**Set exercise**
The output should consist solely of the line containing "Is the white stone" and the lines that follow it through the end of the data below.

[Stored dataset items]
BEGIN
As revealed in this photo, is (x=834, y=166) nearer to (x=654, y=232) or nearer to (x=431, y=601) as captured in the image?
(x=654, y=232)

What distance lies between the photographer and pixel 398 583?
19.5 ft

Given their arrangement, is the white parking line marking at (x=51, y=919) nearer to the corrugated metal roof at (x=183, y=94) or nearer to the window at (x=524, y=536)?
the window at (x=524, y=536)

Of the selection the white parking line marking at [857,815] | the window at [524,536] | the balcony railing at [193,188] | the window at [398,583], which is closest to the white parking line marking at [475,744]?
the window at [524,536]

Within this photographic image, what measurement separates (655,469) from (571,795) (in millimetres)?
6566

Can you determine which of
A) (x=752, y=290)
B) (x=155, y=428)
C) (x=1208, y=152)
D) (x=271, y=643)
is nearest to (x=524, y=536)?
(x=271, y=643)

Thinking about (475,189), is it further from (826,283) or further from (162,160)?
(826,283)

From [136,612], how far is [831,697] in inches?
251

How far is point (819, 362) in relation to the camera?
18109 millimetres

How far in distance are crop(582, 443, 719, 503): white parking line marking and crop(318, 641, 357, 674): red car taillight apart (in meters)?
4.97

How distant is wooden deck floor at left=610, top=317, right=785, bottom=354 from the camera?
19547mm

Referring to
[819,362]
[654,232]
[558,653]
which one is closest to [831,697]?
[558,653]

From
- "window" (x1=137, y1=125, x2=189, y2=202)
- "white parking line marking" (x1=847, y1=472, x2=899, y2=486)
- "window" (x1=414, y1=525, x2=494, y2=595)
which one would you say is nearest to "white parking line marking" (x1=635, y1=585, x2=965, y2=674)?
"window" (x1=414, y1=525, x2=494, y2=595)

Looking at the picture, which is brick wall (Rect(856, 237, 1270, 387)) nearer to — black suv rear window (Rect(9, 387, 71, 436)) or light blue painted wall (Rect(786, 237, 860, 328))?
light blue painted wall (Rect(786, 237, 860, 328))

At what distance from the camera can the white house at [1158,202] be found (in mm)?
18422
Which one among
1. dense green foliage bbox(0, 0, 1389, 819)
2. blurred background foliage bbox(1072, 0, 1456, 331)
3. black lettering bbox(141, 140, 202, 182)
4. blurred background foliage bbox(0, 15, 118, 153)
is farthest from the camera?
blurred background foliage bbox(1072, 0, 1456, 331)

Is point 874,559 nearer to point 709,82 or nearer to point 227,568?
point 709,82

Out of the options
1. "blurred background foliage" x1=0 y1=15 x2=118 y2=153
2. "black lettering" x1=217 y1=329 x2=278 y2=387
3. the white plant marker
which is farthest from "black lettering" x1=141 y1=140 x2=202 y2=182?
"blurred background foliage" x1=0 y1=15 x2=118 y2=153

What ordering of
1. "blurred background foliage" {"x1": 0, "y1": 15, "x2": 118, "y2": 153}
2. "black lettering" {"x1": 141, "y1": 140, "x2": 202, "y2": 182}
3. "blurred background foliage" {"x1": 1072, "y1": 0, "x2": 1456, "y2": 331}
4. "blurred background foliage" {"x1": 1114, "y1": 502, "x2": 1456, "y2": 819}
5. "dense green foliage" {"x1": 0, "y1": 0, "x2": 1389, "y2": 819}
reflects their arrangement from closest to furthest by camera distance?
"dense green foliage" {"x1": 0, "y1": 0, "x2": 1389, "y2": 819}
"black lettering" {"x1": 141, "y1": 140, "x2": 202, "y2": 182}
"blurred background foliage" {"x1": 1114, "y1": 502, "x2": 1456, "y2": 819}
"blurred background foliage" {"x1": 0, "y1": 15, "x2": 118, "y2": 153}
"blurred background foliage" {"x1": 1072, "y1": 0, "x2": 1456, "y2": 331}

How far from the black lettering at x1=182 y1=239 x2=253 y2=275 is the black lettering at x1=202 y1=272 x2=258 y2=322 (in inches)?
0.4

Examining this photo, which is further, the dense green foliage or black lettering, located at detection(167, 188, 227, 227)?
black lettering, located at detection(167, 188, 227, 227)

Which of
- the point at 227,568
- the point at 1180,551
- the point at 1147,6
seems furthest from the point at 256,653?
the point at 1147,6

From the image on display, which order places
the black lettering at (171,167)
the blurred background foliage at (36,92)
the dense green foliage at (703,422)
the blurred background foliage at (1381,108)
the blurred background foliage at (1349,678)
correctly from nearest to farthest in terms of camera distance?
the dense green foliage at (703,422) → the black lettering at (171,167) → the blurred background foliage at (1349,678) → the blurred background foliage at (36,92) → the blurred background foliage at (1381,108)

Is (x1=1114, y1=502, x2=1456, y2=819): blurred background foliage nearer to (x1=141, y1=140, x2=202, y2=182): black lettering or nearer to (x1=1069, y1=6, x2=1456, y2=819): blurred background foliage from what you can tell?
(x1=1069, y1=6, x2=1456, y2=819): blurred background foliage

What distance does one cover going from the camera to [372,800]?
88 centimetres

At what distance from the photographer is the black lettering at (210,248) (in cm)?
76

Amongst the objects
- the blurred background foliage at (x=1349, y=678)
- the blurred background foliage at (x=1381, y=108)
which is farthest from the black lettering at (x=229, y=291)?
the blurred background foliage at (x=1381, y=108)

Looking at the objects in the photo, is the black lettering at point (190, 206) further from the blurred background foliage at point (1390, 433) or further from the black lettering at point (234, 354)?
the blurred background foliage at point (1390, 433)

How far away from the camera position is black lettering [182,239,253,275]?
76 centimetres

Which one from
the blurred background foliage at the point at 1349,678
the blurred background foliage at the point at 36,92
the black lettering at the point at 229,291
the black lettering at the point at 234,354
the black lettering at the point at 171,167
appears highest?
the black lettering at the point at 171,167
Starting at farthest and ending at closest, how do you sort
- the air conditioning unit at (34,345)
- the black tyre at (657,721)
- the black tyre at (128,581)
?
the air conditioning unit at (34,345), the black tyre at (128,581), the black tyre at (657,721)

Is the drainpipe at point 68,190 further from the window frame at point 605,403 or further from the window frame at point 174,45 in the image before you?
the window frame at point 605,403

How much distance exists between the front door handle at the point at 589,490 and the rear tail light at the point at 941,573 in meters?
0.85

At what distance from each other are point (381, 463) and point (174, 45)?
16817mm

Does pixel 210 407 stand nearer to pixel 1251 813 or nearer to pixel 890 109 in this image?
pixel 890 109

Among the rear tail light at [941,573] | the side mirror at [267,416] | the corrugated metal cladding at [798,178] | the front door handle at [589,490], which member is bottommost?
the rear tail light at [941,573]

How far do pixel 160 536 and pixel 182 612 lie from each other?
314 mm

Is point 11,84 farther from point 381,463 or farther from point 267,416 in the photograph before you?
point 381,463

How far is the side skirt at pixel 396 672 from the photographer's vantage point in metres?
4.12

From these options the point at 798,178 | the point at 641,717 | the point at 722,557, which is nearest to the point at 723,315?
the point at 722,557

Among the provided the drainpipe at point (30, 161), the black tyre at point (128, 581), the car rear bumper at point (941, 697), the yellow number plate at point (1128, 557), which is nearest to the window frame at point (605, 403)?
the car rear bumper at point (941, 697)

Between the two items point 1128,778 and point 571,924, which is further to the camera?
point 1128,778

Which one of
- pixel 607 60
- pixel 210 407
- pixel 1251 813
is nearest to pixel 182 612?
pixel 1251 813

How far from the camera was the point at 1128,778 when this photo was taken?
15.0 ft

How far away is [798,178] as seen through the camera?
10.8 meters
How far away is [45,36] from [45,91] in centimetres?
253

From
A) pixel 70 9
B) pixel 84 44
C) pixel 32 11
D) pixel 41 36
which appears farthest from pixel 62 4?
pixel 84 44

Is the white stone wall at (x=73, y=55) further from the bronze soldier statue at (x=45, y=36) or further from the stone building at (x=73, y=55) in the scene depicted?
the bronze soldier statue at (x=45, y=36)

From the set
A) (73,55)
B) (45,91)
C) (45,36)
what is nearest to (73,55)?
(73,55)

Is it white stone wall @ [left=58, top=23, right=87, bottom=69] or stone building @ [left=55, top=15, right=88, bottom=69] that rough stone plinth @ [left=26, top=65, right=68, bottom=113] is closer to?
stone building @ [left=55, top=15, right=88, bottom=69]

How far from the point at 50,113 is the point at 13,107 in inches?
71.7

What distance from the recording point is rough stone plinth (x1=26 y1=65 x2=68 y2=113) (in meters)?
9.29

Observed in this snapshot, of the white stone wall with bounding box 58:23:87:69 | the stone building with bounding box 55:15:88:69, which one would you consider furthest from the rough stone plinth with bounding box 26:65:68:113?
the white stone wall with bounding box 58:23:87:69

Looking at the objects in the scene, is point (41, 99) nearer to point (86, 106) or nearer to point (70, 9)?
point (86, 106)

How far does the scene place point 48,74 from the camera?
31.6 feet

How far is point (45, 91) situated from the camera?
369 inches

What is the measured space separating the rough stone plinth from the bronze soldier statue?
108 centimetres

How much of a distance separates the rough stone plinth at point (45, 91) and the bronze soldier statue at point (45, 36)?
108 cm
END
**Completed task**
Is the white stone wall at (x=73, y=55) further from the bronze soldier statue at (x=45, y=36) or further from the stone building at (x=73, y=55) in the scene depicted?
the bronze soldier statue at (x=45, y=36)

From the set
A) (73,55)
B) (45,91)
C) (45,36)
what is nearest to (73,55)?
(73,55)

Is it white stone wall @ [left=58, top=23, right=87, bottom=69] or stone building @ [left=55, top=15, right=88, bottom=69] that rough stone plinth @ [left=26, top=65, right=68, bottom=113] is closer to?
stone building @ [left=55, top=15, right=88, bottom=69]

How far from the point at 50,113 is the point at 13,107 in inches?
71.7

What distance from the recording point is rough stone plinth (x1=26 y1=65 x2=68 y2=113) (in meters)?
9.29

Observed in this snapshot, of the white stone wall with bounding box 58:23:87:69 | the stone building with bounding box 55:15:88:69, which one would you consider furthest from the rough stone plinth with bounding box 26:65:68:113?
the white stone wall with bounding box 58:23:87:69

Looking at the objects in the scene, is point (41, 99) nearer to point (86, 106) or nearer to point (70, 9)?
point (86, 106)

How far does the scene place point 48,74 from the camera?
31.6 feet

How far is point (45, 91) situated from the camera?
369 inches

What is the measured space separating the rough stone plinth from the bronze soldier statue?
108 centimetres

How much of a distance separates the rough stone plinth at point (45, 91) and the bronze soldier statue at point (45, 36)?
108 cm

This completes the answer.